渡す文章
__________________________________________________

9月末、大阪府保険医協会総会に出席させていただき深く感謝いたします。
講演で私は、評論家で医師の加藤周一さん(1919ー2008)の「公共」の思想にふれた。
加藤さんは、世のなか全体を俯瞰する視点と、ミクロの個々人の自発性を見つめる目とをもって、その両方を往復する運動から公共が立ち現れると説いた。
つまり、公共とは、全体主義ではなく、個々の特性や自発性を尊び、全体と個をつなぎ直す持続的な対話と営みによって生まれる領域といえるだろう。
このような公共の典型が「国民皆保険制度」だ。
都市の開業医の方々は、日々、皆保険の意義を実感しておられると思うが、そのルーツが農民たちの皆保険への切なる願いにあったことにも心に留めていただきたい。
1919(大正8)年、島根県鹿足郡青原村(現・津和野町青原)で産業組合が中心となって、農民有志が資金を出しあい、医師を招き診療所を設けた。

__________________________________________________

やること 1
国民皆保険と公共についての文章では、1919年に青原村の農民有志は資金を出しあって何を設けましたか。
やること 2
国民皆保険と公共についての文章を、最後の文のあとから書き進めてください。

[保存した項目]

__________________________________________________

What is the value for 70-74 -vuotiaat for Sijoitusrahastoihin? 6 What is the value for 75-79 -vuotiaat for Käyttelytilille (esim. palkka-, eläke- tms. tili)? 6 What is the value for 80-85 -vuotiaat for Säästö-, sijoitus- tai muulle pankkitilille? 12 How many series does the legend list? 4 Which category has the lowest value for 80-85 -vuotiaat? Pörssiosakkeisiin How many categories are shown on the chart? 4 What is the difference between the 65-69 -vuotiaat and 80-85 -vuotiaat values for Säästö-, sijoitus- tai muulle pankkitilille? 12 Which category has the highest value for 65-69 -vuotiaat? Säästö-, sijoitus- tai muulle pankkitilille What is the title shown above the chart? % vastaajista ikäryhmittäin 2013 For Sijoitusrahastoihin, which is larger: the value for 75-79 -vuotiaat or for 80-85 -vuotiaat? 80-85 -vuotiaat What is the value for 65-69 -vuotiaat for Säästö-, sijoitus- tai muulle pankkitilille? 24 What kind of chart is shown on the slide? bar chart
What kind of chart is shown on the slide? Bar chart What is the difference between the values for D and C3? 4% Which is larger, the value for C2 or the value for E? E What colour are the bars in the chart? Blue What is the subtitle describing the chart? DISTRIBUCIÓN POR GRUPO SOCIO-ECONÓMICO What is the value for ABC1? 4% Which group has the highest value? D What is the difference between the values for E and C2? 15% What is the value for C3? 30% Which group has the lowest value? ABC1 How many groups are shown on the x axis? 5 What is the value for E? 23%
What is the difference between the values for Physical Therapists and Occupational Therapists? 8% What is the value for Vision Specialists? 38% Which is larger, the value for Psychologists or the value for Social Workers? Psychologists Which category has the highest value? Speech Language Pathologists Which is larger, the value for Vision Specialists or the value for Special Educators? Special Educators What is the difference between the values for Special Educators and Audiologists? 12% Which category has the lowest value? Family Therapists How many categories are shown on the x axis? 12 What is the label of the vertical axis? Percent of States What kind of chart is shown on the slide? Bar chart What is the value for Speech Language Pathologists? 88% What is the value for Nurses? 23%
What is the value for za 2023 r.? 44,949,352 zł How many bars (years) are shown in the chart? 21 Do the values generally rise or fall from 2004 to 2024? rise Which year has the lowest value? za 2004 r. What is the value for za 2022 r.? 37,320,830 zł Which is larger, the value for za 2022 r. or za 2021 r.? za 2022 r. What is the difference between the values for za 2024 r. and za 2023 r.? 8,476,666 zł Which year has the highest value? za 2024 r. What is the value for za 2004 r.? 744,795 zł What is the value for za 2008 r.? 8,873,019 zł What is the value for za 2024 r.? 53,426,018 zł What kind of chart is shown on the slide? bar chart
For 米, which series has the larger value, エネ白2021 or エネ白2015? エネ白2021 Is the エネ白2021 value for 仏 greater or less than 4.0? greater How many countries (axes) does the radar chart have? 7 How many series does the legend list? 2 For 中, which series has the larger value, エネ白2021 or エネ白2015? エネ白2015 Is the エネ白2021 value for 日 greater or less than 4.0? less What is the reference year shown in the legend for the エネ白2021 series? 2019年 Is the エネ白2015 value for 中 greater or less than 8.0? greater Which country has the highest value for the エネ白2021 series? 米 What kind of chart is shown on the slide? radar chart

__________________________________________________

求める答え 1
医師を招いた診療所です。

求める答え 2
「農民が医師を雇ったこと」が「農民皆保険」への第一歩だったのである。
この「医療利用組合」方式の医療機関設立運動は全国の農村そして都市へと波及していく。
教育者の新渡戸稲造たちは、1932(昭和7)年に「東京医療利用組合」を創設、翌33年には「中野組合病院(現・新渡戸記念中野総合病院)」を立ち上げた。
さらに38年、「国民健康保険法」が公布され、当時の国民の6割を占める農山漁民を対象とした巨大な医療保険が滑りだしたのだ。
しかし、、、敗戦で日本の医療は崩壊。
進駐したGHQ(連合国軍最高司令官総司令部)によって、「上からの医療の民主化」が進められた。
当時、佐久地方では、若月俊一医師(佐久病院名誉総長)が出張診療や演劇による健康講話などの手法を駆使し、「現場からの医療の民主化」を村人にわかりやすく伝えた。
その際、最も活躍したのが、家父長制と寄生地主制に虐げられてきた農村女性たちだった。
農業協同組合の婦人部が中心となって、農村保健が日本の町村に浸透していったのである。
戦後80年の間、皆保険制度は全体と個の間を往復しながら、整えられてきた。
だが、いま、国民医療費の膨張ぶりが、制度の在り方に深い影を落としている。
じつは、国民医療費には、ひとつの盲点がある。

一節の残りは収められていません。